Goatee the goat had been too shy to mingle with the other animals on Selina Cook's farm.
But that was before this week's deluge forced him to share one of the few dry fields with a herd of young cows.
They accepted him as one of their own.
"It can be lonely being a goat," Mrs Cook said over the phone. "But I'm just watching him now, and the weaner calves are all walking up to him and making him feel at home.
"It's lovely," she said. "All this flooding has brought them together."
Goatee, aged 7 months, appeared to be quite happy with the calves when the Bay of Plenty Times visited their Papamoa property.
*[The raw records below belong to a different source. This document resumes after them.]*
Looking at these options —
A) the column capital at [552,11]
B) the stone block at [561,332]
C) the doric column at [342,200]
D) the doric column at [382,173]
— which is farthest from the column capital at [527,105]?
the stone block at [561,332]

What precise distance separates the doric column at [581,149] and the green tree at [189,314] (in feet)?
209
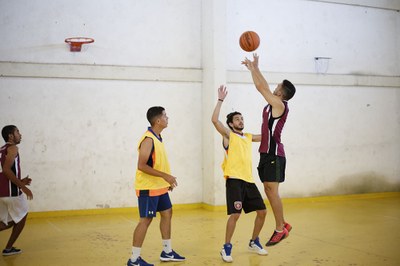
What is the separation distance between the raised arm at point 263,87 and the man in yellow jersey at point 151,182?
43.1 inches

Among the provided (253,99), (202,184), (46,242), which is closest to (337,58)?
(253,99)

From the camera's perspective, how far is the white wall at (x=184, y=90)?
28.6 ft

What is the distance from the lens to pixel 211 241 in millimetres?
6645

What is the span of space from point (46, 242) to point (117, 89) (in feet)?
11.4

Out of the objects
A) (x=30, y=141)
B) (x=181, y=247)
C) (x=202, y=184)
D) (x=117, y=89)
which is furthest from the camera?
(x=202, y=184)

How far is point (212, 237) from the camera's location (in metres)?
6.91

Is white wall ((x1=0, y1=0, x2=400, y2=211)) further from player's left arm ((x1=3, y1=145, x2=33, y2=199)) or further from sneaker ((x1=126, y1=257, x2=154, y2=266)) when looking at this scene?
sneaker ((x1=126, y1=257, x2=154, y2=266))

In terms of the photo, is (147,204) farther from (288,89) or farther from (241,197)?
(288,89)

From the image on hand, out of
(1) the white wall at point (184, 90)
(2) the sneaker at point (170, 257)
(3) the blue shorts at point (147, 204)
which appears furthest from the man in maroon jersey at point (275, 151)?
(1) the white wall at point (184, 90)

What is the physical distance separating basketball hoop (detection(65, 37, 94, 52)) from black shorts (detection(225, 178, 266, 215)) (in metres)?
4.52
However, after dining on a carrot, Goatee escaped through a gate and followed Mrs Cook around the farm as she talked about the challenges of recovering from the flood.
"Oh the devastation," she said. "The vege garden!"
One challenge for dairy farmers is the state of their grass, which tends to rot after it has been swamped by water.
"We've been flat-out," Mrs Cook said. "Everyone's been frantic milking them off."
Mrs Cook echoed the sentiments of some other Bell Rd residents when she said that development at Papamoa and the building of the Tauranga Eastern Link road had contributed to the flooding by draining water southward, into her area.
The resulting flood was "significantly worse" than others she'd experienced in the past eight years.
The water had risen high enough to flood many of the paddocks and form a small lake around much of her house.
But at least Goatee was happy.
"That's the positive," Mrs Cook said. "The silver lining."